Poland's Panufnik -- composer with a 'new language'
The name Andrzej Panufnik may not strike a peal of recognition for concertgoers in the United States.
In the late '60s, Leopold Stokowski championed this Polish composer's then-new pieces, particularly the ''Universal Prayer,'' which not only had its world premiere in New York under Maestro Stokowski, but was recorded as well.
It is possible that after the world premiere of Panufnik's latest work, ''Sinfonia Votiva,'' he will gain the recognition in the US he already has overseas. This new work will be ''unveiled'' today, Friday, and Saturday by the Boston Symphony in its hometown as one of 12 works commissioned by that orchestra to celebrate its 100th year of existence. It will also be recorded for commercial release on Hyperion Records.
Panufnik's story is particularly dramatic. As one of Poland's most promising young composers, he was on the verge of great things when World War II broke out. In the course of the ensuing havoc, the composer's entire output was destroyed in the Warsaw uprising of 1944. He was able to recall and thus re-create a few works, but Panufnik virtually had to begin over again.
By then, however, social realism had become entrenched in Poland, and the composer was artistically and philosophically unable to comply with these stultifying rules of this state-dictated style. His creativity slackened and his only outlet was as music director of several orchestras in Poland (Panufnik studied conducting in Vienna under the celebrated classicist Felix Weingartner).
Finally, in 1954, Panufnik left Poland in protest over the oppressive artistic climate, and has yet to return. Then in a slight liberalization of policy his music was finally heard again in Poland at the prestigious Warsaw Festival of 1977.
Since his voluntary exile to England, his renown as a composer has grown by leaps and bounds (after a necessary interim as a conductor to produce an income). ''I left everything behind,'' he says. ''I had to start a new life and accept engagements as a conductor.'' Now he can devote his entire time to composing. ''Sinfonia Votiva'' will be his eighth work in that form, and he lists several concertos (including one for violin commissioned by Yehudi Menuhin), overtures, short pieces, string quartets, etc. His music is at once highly organized and accessible. Panufnik communicates in his music passions, tensions, exultations -- a complete spectrum.
''Over the years,'' the composer explains, ''I have developed a new language, marked by an economy of expression. Limitation inspires me. Economy of expression I find is best.
''Construction and order I find essential,'' he continues in his charmingly accented English, ''together with musical content. My aim is to achieve a balance between motion and intellect -- heart and brain.''
To look at a Panufnik diagram of the ''plan'' of a ''Sinfonia,'' say, is to see a highly organized, totally symmetrical, even downright pretty, pattern. My crash listening spree this past weekend included several of his symphonies and other works -- ''Sinfonia Sacra,'' ''Sinfonia Rustica,'' ''Sinfonia di Sphere,'' ''Sinfonia Mystica,'' ''Concertino,'' ''Landscape,'' ''Concerto Festivo,'' ''Katyn Epitaph,'' and a record of his earlier works including the ''Tragic Overture.'' Revealed was a composer with a good deal to say, one who spoke in broad, imaginative sweeps and in haunting, restrained asides. The music is bleak at one moment, jubilant at another, always engaging, drawing the listener down its cleanly charted path.

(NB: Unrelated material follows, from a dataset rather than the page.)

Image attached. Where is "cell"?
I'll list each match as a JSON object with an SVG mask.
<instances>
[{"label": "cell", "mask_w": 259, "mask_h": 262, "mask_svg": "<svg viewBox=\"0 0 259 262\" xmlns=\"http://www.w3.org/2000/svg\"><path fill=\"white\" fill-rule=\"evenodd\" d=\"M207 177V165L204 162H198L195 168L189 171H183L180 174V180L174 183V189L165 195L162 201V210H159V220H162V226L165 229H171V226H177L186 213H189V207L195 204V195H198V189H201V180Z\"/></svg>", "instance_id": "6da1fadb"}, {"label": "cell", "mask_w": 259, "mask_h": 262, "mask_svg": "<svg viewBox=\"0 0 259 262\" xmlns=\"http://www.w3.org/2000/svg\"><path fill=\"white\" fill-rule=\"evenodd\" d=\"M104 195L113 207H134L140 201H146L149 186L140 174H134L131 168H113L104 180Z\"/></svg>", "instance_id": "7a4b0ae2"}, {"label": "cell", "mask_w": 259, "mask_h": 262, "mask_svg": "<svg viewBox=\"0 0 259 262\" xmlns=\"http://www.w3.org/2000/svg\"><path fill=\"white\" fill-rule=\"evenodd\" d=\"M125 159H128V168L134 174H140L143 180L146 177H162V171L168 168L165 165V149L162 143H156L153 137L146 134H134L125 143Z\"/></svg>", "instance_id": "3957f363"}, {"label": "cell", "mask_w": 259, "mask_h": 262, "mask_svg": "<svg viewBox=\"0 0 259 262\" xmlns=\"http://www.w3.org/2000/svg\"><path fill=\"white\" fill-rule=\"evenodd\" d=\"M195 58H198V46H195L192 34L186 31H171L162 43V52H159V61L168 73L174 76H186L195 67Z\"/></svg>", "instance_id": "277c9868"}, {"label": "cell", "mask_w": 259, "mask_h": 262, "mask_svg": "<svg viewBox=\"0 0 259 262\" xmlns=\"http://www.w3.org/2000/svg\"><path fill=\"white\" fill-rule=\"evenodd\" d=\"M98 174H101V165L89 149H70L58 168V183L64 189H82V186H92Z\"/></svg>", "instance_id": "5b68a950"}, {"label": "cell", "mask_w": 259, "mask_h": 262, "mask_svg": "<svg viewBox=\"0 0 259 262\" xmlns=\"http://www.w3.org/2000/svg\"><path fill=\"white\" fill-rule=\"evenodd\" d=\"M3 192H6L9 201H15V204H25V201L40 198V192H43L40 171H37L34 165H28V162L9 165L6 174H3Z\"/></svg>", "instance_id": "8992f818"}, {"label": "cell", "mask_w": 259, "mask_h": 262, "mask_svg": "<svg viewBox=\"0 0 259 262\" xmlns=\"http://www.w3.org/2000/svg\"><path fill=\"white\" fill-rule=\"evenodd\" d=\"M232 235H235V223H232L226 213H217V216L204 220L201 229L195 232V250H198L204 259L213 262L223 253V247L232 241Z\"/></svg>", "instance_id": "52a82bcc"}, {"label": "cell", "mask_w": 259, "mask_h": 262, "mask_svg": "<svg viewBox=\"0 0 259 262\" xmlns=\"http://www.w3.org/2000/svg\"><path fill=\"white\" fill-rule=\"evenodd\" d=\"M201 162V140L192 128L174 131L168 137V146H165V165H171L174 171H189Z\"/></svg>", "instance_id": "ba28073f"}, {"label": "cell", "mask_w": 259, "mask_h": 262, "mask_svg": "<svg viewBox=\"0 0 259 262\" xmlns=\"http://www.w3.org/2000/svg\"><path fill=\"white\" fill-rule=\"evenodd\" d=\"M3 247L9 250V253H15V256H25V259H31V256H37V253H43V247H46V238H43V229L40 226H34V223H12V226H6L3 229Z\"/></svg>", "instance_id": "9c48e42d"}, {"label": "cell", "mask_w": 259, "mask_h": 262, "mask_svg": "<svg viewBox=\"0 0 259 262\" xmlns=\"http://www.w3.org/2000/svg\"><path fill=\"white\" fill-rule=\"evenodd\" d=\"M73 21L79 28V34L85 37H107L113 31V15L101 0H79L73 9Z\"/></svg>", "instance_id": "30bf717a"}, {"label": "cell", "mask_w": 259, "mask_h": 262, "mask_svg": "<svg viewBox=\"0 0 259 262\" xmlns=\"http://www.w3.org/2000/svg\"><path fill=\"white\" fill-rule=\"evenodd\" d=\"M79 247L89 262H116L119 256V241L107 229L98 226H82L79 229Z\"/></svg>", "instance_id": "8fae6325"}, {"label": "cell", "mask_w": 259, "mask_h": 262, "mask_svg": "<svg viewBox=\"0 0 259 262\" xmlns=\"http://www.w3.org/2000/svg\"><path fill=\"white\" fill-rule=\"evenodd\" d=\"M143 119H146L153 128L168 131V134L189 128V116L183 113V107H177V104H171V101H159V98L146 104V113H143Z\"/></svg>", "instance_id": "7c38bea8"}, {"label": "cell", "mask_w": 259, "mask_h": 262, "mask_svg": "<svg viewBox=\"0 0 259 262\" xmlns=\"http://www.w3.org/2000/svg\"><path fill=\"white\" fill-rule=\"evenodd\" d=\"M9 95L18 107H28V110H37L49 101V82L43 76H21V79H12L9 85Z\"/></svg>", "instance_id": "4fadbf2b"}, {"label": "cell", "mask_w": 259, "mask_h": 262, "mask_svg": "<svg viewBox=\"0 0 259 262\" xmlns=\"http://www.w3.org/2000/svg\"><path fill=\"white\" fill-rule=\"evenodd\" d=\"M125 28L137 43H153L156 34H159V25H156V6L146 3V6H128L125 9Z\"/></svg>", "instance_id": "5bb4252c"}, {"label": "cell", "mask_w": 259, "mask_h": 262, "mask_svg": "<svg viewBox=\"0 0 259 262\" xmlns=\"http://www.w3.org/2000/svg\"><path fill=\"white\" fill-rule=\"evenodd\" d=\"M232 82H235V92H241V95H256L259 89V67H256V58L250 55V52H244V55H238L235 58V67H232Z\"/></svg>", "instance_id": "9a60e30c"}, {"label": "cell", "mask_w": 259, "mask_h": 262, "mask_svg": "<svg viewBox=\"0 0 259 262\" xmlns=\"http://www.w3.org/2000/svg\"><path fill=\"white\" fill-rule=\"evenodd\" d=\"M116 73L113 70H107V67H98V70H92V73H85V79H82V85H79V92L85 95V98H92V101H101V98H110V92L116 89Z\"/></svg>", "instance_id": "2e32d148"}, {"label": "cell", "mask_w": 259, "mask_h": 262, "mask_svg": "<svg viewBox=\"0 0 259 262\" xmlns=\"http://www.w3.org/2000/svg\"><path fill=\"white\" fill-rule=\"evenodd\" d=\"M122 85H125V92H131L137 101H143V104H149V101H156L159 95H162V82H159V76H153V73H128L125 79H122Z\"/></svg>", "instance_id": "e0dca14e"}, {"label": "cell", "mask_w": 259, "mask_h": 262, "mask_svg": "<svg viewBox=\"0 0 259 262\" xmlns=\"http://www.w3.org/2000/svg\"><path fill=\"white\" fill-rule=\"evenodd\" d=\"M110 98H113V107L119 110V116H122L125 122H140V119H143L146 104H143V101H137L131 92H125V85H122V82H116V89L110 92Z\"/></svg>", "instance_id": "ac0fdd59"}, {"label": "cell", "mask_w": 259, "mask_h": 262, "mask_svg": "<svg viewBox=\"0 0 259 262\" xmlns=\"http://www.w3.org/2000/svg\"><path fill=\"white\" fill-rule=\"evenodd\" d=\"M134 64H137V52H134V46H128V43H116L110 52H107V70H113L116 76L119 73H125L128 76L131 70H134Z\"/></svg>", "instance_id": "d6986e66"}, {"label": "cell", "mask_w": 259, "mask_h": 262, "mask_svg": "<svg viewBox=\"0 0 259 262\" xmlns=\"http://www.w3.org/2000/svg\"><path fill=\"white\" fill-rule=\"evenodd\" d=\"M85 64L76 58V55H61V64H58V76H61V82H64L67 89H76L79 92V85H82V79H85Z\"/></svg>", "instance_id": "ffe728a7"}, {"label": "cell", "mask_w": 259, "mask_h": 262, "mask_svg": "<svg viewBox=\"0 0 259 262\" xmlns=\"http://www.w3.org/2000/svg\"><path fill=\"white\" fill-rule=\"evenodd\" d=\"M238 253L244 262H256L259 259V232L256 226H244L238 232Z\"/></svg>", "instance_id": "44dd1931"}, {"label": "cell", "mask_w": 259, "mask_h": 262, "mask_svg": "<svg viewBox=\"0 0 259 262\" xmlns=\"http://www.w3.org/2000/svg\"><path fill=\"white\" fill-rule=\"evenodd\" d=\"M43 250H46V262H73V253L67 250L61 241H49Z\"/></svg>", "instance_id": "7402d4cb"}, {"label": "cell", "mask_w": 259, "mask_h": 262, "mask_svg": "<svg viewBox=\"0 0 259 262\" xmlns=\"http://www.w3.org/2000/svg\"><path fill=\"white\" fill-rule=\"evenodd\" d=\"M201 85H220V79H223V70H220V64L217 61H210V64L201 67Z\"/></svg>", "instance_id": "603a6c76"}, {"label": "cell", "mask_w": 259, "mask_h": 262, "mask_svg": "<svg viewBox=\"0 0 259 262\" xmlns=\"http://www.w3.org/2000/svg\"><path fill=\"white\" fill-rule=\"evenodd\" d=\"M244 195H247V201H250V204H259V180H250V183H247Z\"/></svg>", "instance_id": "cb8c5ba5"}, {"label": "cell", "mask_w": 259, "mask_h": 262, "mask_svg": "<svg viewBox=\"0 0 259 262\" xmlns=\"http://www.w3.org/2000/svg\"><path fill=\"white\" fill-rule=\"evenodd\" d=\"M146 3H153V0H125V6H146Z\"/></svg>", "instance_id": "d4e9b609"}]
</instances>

As he notes in his words on ''Sinfonia Votiva'' for the Boston Symphony program book, ''The structure of this work should, for the listener, remain an unseen skeleton holding in unity the musical material, and I hope the emotional and spiritual elements will totally dominate.'' In his earlier pieces, he has achieved his aim.
How did this particular commission come about? ''By a phone call!'' It also happened that at the time he began writing the work, the shipworkers in Gdansk began their strikes. For obvious reasons, Poland has had a tremendous effect on Panufnik's music. Perhaps the tragic overtones are the result of his separation from his homeland. More specifically, he no longer incorporates the Polish tunes and rhythms that animated his earlier music. Panufnik works, in his own words, on a more abstract level. Still the drama unfolding daily in his homeland could not help but dramatically influence him, and he calls this work emotionally supercharged.
After his quick stay in the States, he and his wife, the photographer-author Camilla Jessel, returned to Twickenham (near London, his home since 1954), where he is continuing work on a Koussevitsky Foundation commission piece. Though his favorite medium is large or chamber orchestra, he has already written his second string quartet. He is now even in the process of contemplating the possibility -- he is hesitant about the limitations a plot would put on his muse -- of writing either an opera or a ballet.